**Фрагмент текста**
::::

Конечно — это хрестоматийно — атмосфера полностью задышит с появлением живого артиста, с того, что П. Брук называет установле­нием человеческого контакта, возникновением новых, более интимных отношений. Но, оживляя пространство, актер неминуемо вступает с ним в свои, «рабочие» отношения. Среда неумолимо и мощно воздей­ствует на него, формирует определенные и не всегда предусмотренные нюансы его поведения. Она или сольется с актером или нет. Здесь многое зависит от него, от его художественного чутья, от его умения почувствовать образную среду, наконец, от его способности услышать автора вместе с режиссером, художником и композитором. Ведь так или иначе, но атмосфера непременно заложена изначально автором. Иногда открыто и настойчиво, как это бывает, к примеру, у Б. Брехта: здесь мир оголен и объяснен сразу, никаких загадок и тайн для зрителя оставаться не должно. В других случаях — просто и строго, без пре­тензий, с единственным желанием воссоздать как можно подробнее реальную жизнь. Пример тому А. Н. Островский. А есть другие драматурги, у которых существует некая спрятанность, «мимоходность» упо­минания волнующего автора пространства. Вроде бы — может быть так, а может быть иначе... К такого рода драматургам принадлежит Антон Павлович Чехов. Он как бы ни на чем не настаивает, ничто не педалирует. Но как объемен, загадочен и глубок пространственный мир его пьес! Как важна там каждая деталь, какой огромный смысл заложен в каждой ремарке.

Итак, в самом деле: почему «Вишневый сад» начинается и конча­ется в детской? Какая в этом художественная тайна? И почему, в сущ­ности, непритязательное, как бы случайное и столь знакомое про­странство столь неожиданно и парадоксально соотносится с глубин­ным смыслом пьесы? Мы привыкли уже к формулировке, что «Вишне­вый сад» — пьеса о кризисе целого общества, об умирании целого класса и т. д. Эта формулировка глобальна, широка, социально значи­ма. А пьеса начинается в детской! В детскую комнату вступают ее ге­рои, приезжая после многих лет отсутствия, из нее они уходят в неиз­вестность...

Д. Стрелер в своих записках о «Вишневом саде» подчеркнул, что практически все постановки пьесы обходят это указание. Мы видели просто комнату, воссозданную более или менее убедительно, но «пла­стического ощущения детства нет нигде».

В этом факте интересно разобраться, потому что чеховское указа­ние пространства, места действия очень часто игнорируется, и мы про­ходим мимо целого образного пласта, столь важного для понимания труднейшей пьесы.

::::

**Строки данных**
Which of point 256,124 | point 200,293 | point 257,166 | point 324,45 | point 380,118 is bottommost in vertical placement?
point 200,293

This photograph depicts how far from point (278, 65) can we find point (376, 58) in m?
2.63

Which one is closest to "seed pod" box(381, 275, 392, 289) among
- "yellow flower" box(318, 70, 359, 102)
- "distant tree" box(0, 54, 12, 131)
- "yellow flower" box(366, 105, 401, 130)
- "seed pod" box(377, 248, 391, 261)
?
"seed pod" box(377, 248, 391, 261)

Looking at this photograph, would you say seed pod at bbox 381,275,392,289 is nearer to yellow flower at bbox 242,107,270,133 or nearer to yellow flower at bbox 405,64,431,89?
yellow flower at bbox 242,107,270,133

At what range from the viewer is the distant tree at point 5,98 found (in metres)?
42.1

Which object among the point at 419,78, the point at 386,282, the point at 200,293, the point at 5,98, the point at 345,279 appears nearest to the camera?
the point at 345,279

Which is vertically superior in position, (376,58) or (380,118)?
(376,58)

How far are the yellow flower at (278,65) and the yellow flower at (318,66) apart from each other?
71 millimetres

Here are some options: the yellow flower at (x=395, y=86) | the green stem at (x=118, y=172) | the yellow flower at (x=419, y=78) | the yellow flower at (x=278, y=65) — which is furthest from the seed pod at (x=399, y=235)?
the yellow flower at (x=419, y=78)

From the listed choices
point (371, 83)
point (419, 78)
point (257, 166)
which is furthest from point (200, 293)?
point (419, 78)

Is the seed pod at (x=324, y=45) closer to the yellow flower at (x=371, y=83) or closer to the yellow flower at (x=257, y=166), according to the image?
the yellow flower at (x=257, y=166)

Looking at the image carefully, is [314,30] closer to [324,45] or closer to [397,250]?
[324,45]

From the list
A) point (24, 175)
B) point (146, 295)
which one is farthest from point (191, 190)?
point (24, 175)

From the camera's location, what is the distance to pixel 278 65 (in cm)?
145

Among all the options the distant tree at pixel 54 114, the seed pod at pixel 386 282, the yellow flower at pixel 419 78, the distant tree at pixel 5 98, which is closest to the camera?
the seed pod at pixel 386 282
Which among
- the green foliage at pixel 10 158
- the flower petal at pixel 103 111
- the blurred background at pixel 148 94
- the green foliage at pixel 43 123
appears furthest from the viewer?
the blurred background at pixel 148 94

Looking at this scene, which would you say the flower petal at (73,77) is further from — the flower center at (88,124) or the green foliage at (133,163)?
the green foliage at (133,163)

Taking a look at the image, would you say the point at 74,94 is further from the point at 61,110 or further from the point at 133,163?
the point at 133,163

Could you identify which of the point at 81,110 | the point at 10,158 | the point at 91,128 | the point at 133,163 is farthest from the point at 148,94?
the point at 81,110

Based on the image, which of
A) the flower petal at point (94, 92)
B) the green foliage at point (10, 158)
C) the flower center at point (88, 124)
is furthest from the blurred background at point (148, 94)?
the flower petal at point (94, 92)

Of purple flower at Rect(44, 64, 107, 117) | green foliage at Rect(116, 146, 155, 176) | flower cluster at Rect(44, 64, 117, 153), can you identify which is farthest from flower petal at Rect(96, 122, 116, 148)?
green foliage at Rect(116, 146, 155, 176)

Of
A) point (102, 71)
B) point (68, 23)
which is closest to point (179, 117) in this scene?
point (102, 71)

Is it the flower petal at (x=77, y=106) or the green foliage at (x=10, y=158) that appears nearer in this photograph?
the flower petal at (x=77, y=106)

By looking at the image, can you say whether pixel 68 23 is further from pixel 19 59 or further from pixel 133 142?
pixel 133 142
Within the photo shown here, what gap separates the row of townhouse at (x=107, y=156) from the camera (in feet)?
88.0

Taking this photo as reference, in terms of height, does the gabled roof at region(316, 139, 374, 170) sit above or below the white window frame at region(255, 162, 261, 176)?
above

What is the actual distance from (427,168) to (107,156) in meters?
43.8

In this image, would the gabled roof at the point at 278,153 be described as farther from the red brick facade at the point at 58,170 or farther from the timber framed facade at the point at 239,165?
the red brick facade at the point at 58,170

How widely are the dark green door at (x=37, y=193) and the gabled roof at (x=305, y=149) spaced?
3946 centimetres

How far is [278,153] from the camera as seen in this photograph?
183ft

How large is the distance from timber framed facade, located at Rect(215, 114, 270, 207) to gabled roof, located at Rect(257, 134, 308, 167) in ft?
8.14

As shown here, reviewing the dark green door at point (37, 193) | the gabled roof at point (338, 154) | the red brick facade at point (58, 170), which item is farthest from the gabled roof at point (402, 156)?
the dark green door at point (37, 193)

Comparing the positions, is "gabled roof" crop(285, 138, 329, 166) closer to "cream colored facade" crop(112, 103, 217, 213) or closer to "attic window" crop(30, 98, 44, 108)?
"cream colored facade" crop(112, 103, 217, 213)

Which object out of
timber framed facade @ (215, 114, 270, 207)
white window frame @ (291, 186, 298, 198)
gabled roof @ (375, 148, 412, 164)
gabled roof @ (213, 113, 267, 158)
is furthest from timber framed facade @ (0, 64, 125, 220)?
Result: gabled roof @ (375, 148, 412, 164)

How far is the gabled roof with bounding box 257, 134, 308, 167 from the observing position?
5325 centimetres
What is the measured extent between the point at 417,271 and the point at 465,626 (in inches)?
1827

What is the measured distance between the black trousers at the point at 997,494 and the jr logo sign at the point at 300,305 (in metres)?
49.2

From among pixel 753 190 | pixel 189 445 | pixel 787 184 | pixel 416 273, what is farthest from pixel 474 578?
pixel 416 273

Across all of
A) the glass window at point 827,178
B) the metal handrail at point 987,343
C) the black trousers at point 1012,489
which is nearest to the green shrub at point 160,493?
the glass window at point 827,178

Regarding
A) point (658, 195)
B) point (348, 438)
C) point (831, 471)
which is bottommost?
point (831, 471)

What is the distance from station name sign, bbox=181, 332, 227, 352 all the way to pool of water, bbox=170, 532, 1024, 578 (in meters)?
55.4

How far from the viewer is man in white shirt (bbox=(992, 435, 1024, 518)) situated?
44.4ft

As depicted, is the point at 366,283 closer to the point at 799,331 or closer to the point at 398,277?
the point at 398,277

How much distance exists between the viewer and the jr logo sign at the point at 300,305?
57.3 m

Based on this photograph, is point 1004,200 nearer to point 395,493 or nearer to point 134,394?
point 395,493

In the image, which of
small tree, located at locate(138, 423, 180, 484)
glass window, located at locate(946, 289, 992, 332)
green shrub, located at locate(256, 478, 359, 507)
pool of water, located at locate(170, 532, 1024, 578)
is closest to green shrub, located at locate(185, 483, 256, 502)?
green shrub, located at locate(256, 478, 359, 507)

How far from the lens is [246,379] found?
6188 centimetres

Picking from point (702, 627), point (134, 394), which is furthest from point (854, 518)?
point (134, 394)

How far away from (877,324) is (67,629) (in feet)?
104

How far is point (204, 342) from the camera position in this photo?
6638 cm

::::

**Цель 1**
В какой комнате, согласно фрагменту текста, начинается и кончается «Вишневый сад»?
**Цель 2**
Воспроизведите часть фрагмента текста между словами «В этом факте» и «понимания труднейшей пьесы.» включительно.

**Ответ к заданию 1**
В детской.

**Ответ к заданию 2**
В этом факте интересно разобраться, потому что чеховское указа­ние пространства, места действия очень часто игнорируется, и мы про­ходим мимо целого образного пласта, столь важного для понимания труднейшей пьесы.